WHAT IS BEING ASKED:
Find every line below that contains the string "less" and copy each one in full. Matching is case-sensitive.

BEGIN DATA SHOWN

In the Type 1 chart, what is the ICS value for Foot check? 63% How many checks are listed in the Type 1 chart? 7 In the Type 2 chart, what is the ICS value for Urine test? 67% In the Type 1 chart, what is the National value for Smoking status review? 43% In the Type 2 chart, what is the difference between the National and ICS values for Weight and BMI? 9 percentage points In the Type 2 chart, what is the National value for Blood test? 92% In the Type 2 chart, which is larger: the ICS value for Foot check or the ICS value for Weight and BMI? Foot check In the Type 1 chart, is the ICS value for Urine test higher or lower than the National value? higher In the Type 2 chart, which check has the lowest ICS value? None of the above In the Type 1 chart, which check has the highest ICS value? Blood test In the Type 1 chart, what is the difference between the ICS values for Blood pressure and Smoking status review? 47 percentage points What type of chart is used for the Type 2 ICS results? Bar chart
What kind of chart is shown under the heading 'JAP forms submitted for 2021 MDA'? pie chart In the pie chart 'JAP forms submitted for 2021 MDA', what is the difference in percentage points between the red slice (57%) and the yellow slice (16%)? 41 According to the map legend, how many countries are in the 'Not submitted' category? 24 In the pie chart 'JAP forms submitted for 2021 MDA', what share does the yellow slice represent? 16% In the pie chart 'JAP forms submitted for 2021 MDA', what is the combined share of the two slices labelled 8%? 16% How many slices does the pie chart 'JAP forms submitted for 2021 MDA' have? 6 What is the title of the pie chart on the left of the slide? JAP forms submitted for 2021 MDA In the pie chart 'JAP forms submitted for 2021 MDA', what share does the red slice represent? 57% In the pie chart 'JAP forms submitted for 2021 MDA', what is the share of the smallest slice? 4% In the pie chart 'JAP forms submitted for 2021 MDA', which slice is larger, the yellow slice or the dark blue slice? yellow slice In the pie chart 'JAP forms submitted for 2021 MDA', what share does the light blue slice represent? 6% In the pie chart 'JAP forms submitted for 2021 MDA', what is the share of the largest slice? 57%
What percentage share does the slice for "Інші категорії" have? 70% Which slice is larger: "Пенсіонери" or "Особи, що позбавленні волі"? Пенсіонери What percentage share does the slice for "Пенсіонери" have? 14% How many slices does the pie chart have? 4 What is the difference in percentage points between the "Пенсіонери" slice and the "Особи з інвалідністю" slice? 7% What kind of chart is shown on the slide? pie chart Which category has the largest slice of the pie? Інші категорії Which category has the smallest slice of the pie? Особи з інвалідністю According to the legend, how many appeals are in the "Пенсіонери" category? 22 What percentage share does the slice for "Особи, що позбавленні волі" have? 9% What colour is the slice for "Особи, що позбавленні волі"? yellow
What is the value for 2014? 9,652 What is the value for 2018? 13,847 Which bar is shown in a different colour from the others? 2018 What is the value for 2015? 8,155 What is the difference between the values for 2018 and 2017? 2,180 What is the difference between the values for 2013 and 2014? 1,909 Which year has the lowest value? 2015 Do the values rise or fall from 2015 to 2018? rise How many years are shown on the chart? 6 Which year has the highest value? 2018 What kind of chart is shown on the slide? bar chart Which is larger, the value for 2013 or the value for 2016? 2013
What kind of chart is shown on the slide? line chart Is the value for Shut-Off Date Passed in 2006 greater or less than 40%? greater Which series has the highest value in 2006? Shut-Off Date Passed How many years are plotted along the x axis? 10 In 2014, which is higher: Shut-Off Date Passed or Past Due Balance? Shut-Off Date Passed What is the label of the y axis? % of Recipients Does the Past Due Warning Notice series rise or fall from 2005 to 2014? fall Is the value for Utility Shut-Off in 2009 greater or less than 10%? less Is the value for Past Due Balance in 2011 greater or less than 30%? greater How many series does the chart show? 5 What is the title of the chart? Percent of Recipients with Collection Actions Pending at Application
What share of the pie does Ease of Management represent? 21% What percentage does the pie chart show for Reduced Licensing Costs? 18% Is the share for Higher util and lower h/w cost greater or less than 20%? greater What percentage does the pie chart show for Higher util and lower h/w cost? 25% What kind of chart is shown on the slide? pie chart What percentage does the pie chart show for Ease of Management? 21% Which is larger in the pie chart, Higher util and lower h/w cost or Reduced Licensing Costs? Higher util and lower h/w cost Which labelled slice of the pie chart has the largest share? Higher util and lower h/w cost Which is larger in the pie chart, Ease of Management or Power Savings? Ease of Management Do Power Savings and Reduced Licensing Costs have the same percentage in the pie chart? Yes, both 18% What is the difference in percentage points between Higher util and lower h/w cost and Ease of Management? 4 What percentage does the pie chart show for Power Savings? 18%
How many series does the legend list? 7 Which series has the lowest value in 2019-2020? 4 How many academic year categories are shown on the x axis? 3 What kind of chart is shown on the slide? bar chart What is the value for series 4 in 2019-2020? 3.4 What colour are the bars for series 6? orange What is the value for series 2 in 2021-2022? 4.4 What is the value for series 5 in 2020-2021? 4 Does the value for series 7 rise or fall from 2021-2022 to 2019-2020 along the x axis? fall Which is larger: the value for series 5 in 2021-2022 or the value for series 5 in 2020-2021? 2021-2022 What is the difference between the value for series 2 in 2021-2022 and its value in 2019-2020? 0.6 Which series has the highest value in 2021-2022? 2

END DATA SHOWN

WRITTEN RESPONSE:
What kind of chart is shown on the slide? line chart Is the value for Shut-Off Date Passed in 2006 greater or less than 40%? greater Which series has the highest value in 2006? Shut-Off Date Passed How many years are plotted along the x axis? 10 In 2014, which is higher: Shut-Off Date Passed or Past Due Balance? Shut-Off Date Passed What is the label of the y axis? % of Recipients Does the Past Due Warning Notice series rise or fall from 2005 to 2014? fall Is the value for Utility Shut-Off in 2009 greater or less than 10%? less Is the value for Past Due Balance in 2011 greater or less than 30%? greater How many series does the chart show? 5 What is the title of the chart? Percent of Recipients with Collection Actions Pending at Application
What share of the pie does Ease of Management represent? 21% What percentage does the pie chart show for Reduced Licensing Costs? 18% Is the share for Higher util and lower h/w cost greater or less than 20%? greater What percentage does the pie chart show for Higher util and lower h/w cost? 25% What kind of chart is shown on the slide? pie chart What percentage does the pie chart show for Ease of Management? 21% Which is larger in the pie chart, Higher util and lower h/w cost or Reduced Licensing Costs? Higher util and lower h/w cost Which labelled slice of the pie chart has the largest share? Higher util and lower h/w cost Which is larger in the pie chart, Ease of Management or Power Savings? Ease of Management Do Power Savings and Reduced Licensing Costs have the same percentage in the pie chart? Yes, both 18% What is the difference in percentage points between Higher util and lower h/w cost and Ease of Management? 4 What percentage does the pie chart show for Power Savings? 18%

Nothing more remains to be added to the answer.